With a shout, the pilot swung back to his controls, the two thousand snouts lifting in recognition. The propellors kicked into life and lifted the hydroplane forward across the water. Its sharp planes ploughing straight across the hapless creatures in their path, it drove away towards the communicating creek into the next lagoon, the great mass of alligators surging along behind it. A few detached themselves and cruised off in pairs around the lagoon, ferreting among the submerged windows and driving off the iguanas who had come out to watch. Others glided among the buildings and took up their positions on the barely covered rooftops. Behind them, in the centre of the lagoon, the beaten water churned uneasily, occasionally throwing up the snow-white belly of a dead alligator crushed by the hydroplane.

As the advancing armada headed towards the creek on his left, Kerans scrambled down the fire escape and splashed down the sloping roof to the catamaran. Before he could reach it the heavy wash set up by the hydroplane had rocked the craft adrift, and it floated off into the oncoming mass. Within a few seconds it was engulfed, up-ended by the press of alligators fighting to get into the creek and cut to pieces in their snapping jaws.

A large caiman bringing up the rear spotted Kerans waist-deep among the horse-tails and veered towards him, its eyes steadying. Its rough scaly back and the crest along its tail flexed powerfully as it surged through the water. Quickly Kerans retreated up the slope, slipping once to his shoulders, reached the fire escape as the caiman lumbered out of the shallows on its short hooked legs and lunged at his leaping feet.

Panting, Kerans leaned on the rail, looking down at the cold unblinking eyes which regarded him dispassionately.

"You're a well-trained watchdog," he told it ungrudgingly. He eased a loose brick from the wall and launched it with both hands at the knob on the end of the caiman's snout, grinning as it bellowed and backed off, snapping irritably at the horse-tails and a few drifting spars of the catamaran.

 

After half an hour, and a few minor duels with the retreating iguanas, he managed to cross the intervening two hundred yards of shoreline and reach Beatrice's apartment house. She met him as he stepped out of the elevator, wide-eyed with alarm.

"Robert, what's happening?" She put her hands on his shoulders and pressed her head against his damp shirt. "Have you seen the alligators? There are thousands of them!"

"
Seen them—I was damn nearly eaten by one on your doorstep." Kerans released himself and hurried over to the window, pushed back the plastic vanes. The hydroplane had entered the central lagoon and was circling it at speed, the shoal of alligators following in its wake, those at the tail breaking off to station themselves at points around the shore.

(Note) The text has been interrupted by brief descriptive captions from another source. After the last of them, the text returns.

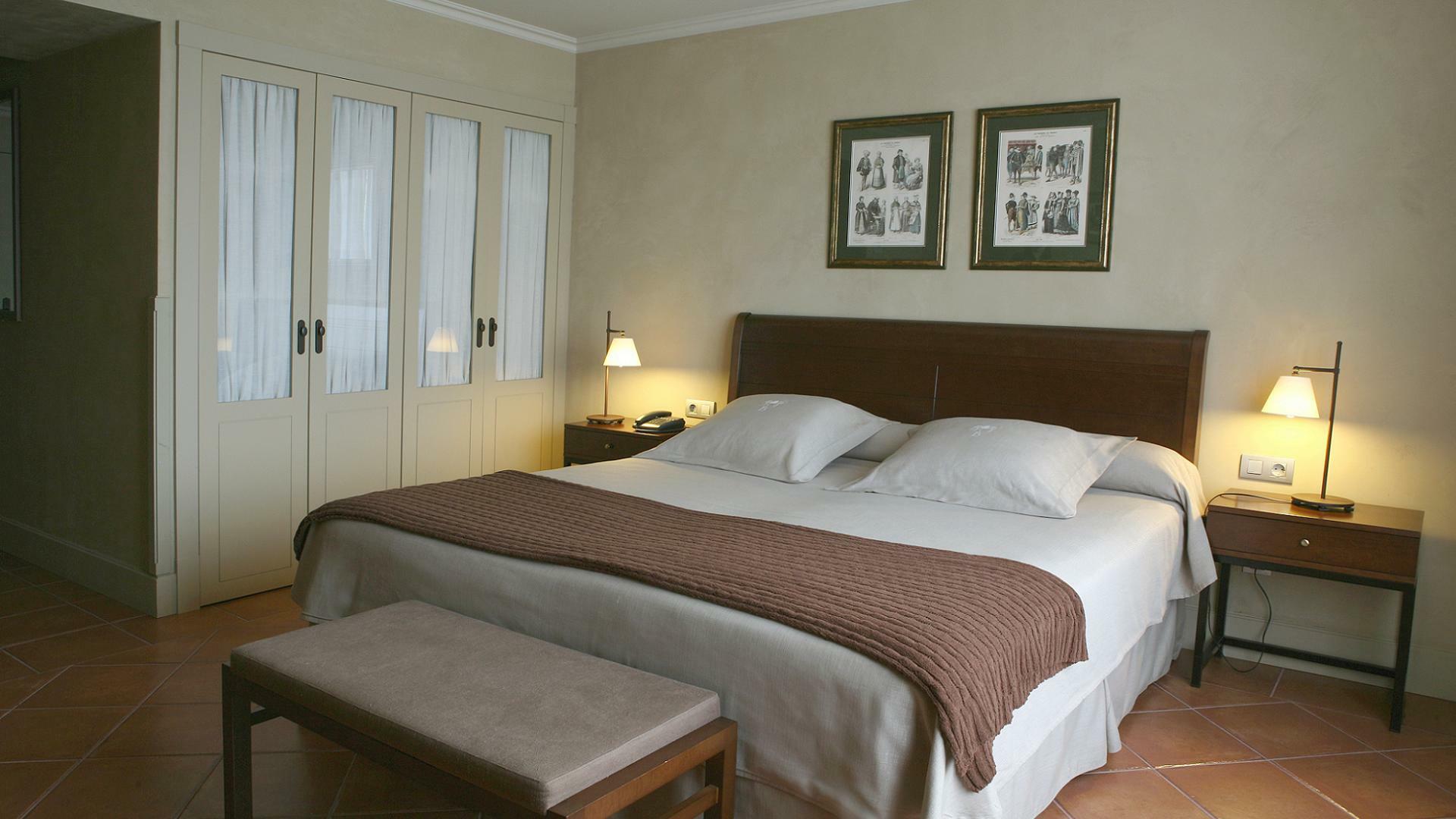 Bremon Boutique Hotel By Duquessa Hotel Collection Кардона Экстерьер фото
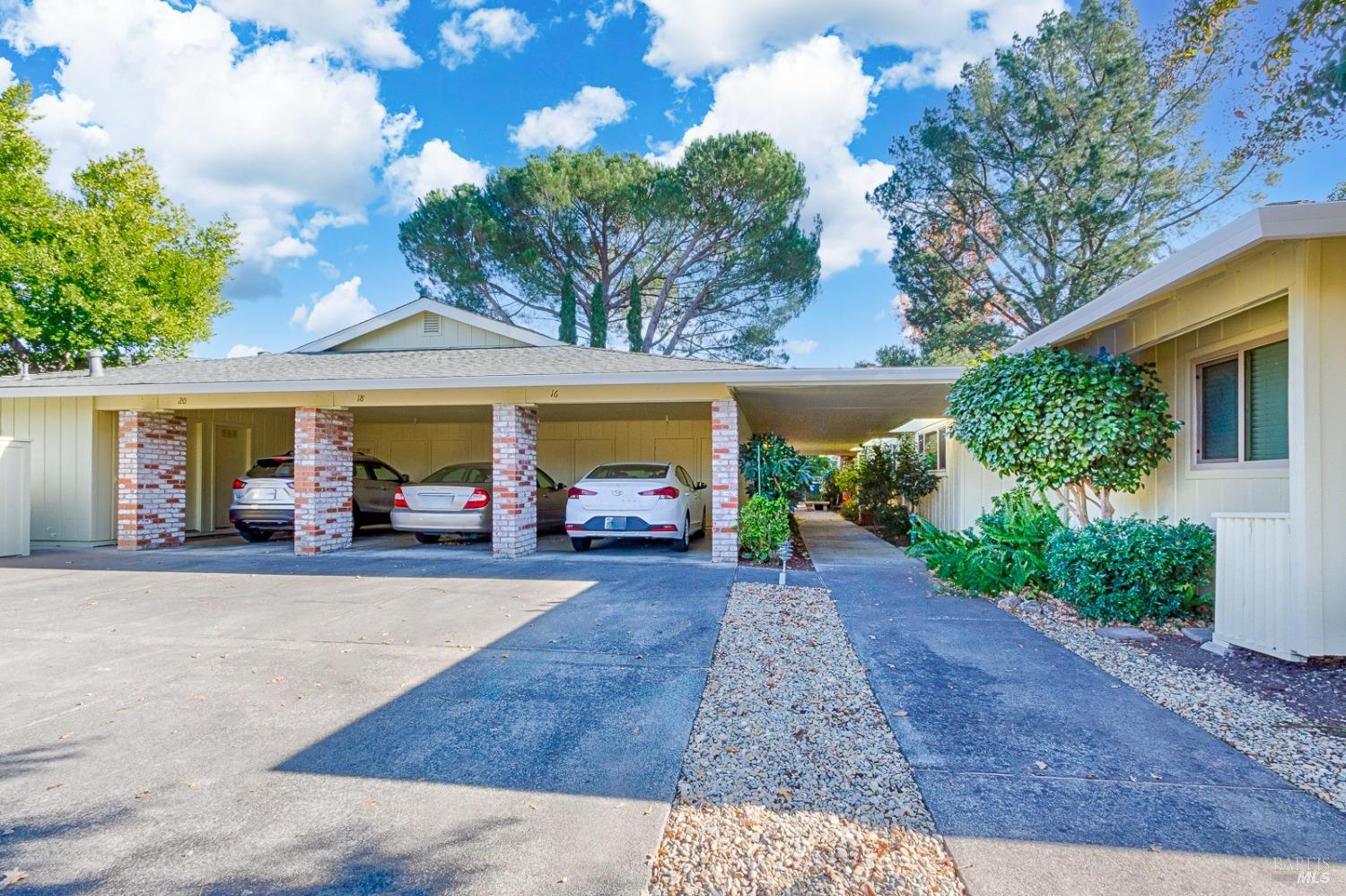 20 Meadowgreen Circle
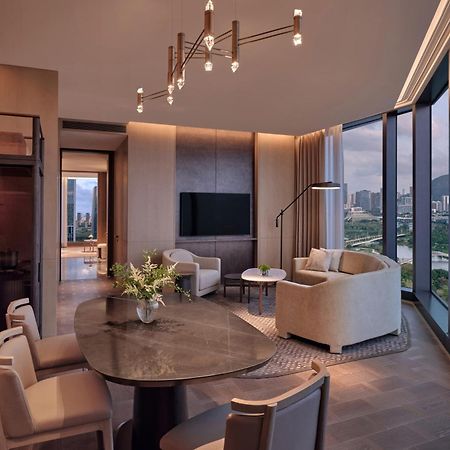 Conrad Shenzhen, The First Art Museum Hotel In Greater Bay Area With The Stunning Bay And Sunset View In The Hotel Terrace Exterior photo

At least thirty or forty had remained in the lagoon below, and were cruising about slowly in small patrols, occasionally swerving on a careless iguana.

"Those devilish things must be their watch-guards," Kerans decided. "Like a tame troupe of tarantulas. Nothing better, when you come to think of it."

Beatrice stood beside him, nervously fingering the collar of the jade silk shirt she wore over her black swimsuit. Although the apartment was beginning to look ramshackle and untidy, Beatrice continued to tend her own appearance devotedly. On the few occasions when Kerans called she would be sitting on the patio or before a mirror in her bedroom, automatically applying endless layers of patina like a blind painter forever retouching a portrait he can barely remember for fear that otherwise he will forget it completely. Her hair was always dressed immaculately, the make-up on her mouth and eyes exquisitely applied, but her withdrawn, isolated gaze gave her the waxen, glacé beauty of an inanimate mannequin. At last, however, she had been roused.

"But who are they, Robert? That man in the speed-boat frightens me. I wish Colonel Riggs was here."

"He'll be a thousand miles away by now, if he hasn't already reached Byrd. Don't worry, Bea. They may look a piratical crew, but there's nothing we can give them."